Exercise prompt » Output every line of the rows below as a JSON list of strings, one string per line, leaving out blank lines.

Given data »

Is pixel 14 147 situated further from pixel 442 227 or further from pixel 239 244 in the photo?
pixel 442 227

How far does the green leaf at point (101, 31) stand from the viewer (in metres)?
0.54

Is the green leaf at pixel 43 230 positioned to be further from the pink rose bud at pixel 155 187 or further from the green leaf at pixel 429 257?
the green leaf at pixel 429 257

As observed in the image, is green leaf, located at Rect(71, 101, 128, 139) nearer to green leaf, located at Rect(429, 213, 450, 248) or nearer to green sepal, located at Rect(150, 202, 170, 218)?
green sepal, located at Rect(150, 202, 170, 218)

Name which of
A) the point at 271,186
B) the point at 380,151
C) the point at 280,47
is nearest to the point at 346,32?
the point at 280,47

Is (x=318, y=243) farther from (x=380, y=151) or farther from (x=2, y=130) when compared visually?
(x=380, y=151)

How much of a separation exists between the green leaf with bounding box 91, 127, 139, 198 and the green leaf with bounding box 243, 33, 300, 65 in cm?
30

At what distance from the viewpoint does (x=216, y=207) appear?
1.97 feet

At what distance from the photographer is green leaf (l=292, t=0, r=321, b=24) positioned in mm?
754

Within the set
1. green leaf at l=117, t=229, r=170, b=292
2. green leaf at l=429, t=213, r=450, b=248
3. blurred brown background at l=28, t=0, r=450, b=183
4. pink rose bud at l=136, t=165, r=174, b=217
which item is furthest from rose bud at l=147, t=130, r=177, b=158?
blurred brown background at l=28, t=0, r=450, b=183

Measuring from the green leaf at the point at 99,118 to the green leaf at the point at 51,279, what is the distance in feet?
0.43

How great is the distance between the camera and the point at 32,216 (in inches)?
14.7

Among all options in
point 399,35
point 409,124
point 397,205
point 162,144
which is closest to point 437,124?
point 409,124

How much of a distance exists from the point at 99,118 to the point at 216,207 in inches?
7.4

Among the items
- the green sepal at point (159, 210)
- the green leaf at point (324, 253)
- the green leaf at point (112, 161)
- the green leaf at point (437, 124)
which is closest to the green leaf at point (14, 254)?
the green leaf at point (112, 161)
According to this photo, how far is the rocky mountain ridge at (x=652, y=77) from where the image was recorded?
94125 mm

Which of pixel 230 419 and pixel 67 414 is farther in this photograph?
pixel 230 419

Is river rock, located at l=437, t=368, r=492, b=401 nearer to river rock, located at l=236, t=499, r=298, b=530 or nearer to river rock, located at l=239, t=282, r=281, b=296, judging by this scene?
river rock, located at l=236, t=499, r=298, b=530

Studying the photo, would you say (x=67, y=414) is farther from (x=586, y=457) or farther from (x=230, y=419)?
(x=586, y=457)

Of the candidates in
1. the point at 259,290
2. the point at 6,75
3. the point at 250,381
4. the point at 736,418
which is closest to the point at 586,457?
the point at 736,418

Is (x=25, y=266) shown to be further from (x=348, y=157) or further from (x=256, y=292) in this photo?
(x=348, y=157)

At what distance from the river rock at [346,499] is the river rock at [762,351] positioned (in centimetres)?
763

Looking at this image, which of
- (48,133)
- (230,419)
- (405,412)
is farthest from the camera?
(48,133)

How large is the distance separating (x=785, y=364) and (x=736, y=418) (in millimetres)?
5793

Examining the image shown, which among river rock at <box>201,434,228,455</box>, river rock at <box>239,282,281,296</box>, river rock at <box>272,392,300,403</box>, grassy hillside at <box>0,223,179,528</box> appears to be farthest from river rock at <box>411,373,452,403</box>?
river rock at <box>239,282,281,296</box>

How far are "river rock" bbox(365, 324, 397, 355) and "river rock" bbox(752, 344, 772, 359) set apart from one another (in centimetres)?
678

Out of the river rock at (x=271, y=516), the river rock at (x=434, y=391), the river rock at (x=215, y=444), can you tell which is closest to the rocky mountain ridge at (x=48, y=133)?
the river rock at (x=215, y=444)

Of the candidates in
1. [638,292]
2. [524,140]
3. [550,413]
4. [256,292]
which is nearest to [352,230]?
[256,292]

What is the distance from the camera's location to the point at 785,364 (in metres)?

Reply »
[
  "Is pixel 14 147 situated further from pixel 442 227 or further from pixel 239 244 in the photo?",
  "pixel 442 227",
  "How far does the green leaf at point (101, 31) stand from the viewer (in metres)?",
  "0.54",
  "Is the green leaf at pixel 43 230 positioned to be further from the pink rose bud at pixel 155 187 or further from the green leaf at pixel 429 257?",
  "the green leaf at pixel 429 257",
  "As observed in the image, is green leaf, located at Rect(71, 101, 128, 139) nearer to green leaf, located at Rect(429, 213, 450, 248) or nearer to green sepal, located at Rect(150, 202, 170, 218)?",
  "green sepal, located at Rect(150, 202, 170, 218)",
  "Name which of",
  "A) the point at 271,186",
  "B) the point at 380,151",
  "C) the point at 280,47",
  "is nearest to the point at 346,32?",
  "the point at 280,47",
  "Is (x=318, y=243) farther from (x=380, y=151) or farther from (x=2, y=130) when compared visually?",
  "(x=380, y=151)",
  "How much of a separation exists between the green leaf with bounding box 91, 127, 139, 198 and the green leaf with bounding box 243, 33, 300, 65 in cm?",
  "30",
  "At what distance from the viewpoint does (x=216, y=207) appear?",
  "1.97 feet",
  "At what distance from the photographer is green leaf (l=292, t=0, r=321, b=24) positioned in mm?",
  "754",
  "Within the set",
  "1. green leaf at l=117, t=229, r=170, b=292",
  "2. green leaf at l=429, t=213, r=450, b=248",
  "3. blurred brown background at l=28, t=0, r=450, b=183",
  "4. pink rose bud at l=136, t=165, r=174, b=217",
  "which item is furthest from rose bud at l=147, t=130, r=177, b=158?",
  "blurred brown background at l=28, t=0, r=450, b=183",
  "Measuring from the green leaf at the point at 99,118 to the green leaf at the point at 51,279, what is the distance in feet?",
  "0.43",
  "How great is the distance between the camera and the point at 32,216 (in inches)?",
  "14.7",
  "Among all options in",
  "point 399,35",
  "point 409,124",
  "point 397,205",
  "point 162,144",
  "which is closest to point 437,124?",
  "point 409,124",
  "How much of a distance exists from the point at 99,118 to the point at 216,207 in inches?",
  "7.4",
  "Among the items",
  "- the green sepal at point (159, 210)",
  "- the green leaf at point (324, 253)",
  "- the green leaf at point (112, 161)",
  "- the green leaf at point (437, 124)",
  "which is closest to the green leaf at point (14, 254)?",
  "the green leaf at point (112, 161)",
  "According to this photo, how far is the rocky mountain ridge at (x=652, y=77) from where the image was recorded?",
  "94125 mm",
  "Which of pixel 230 419 and pixel 67 414 is farther in this photograph?",
  "pixel 230 419",
  "Is river rock, located at l=437, t=368, r=492, b=401 nearer to river rock, located at l=236, t=499, r=298, b=530 or nearer to river rock, located at l=239, t=282, r=281, b=296, judging by this scene?",
  "river rock, located at l=236, t=499, r=298, b=530",
  "Studying the photo, would you say (x=67, y=414) is farther from (x=586, y=457) or farther from (x=230, y=419)?",
  "(x=586, y=457)",
  "Of the candidates in",
  "1. the point at 259,290",
  "2. the point at 6,75",
  "3. the point at 250,381",
  "4. the point at 736,418",
  "which is closest to the point at 586,457?",
  "the point at 736,418",
  "Is (x=25, y=266) shown to be further from (x=348, y=157) or further from (x=256, y=292) in this photo?",
  "(x=348, y=157)",
  "At what distance from the river rock at [346,499] is the river rock at [762,351] positioned (in centimetres)?",
  "763",
  "Looking at this image, which of",
  "- (48,133)",
  "- (230,419)",
  "- (405,412)",
  "is farthest from the camera?",
  "(48,133)",
  "How large is the distance separating (x=785, y=364) and (x=736, y=418) (in millimetres)?",
  "5793",
  "Examining the image shown, which among river rock at <box>201,434,228,455</box>, river rock at <box>239,282,281,296</box>, river rock at <box>272,392,300,403</box>, grassy hillside at <box>0,223,179,528</box> appears to be farthest from river rock at <box>411,373,452,403</box>?",
  "river rock at <box>239,282,281,296</box>",
  "How far are \"river rock\" bbox(365, 324, 397, 355) and \"river rock\" bbox(752, 344, 772, 359) set apart from one another (in centimetres)?",
  "678",
  "Out of the river rock at (x=271, y=516), the river rock at (x=434, y=391), the river rock at (x=215, y=444), can you tell which is closest to the rocky mountain ridge at (x=48, y=133)?",
  "the river rock at (x=215, y=444)",
  "Of the candidates in",
  "1. [638,292]",
  "2. [524,140]",
  "3. [550,413]",
  "4. [256,292]",
  "which is nearest to [352,230]?",
  "[256,292]",
  "What is the distance from the camera's location to the point at 785,364 (in metres)?"
]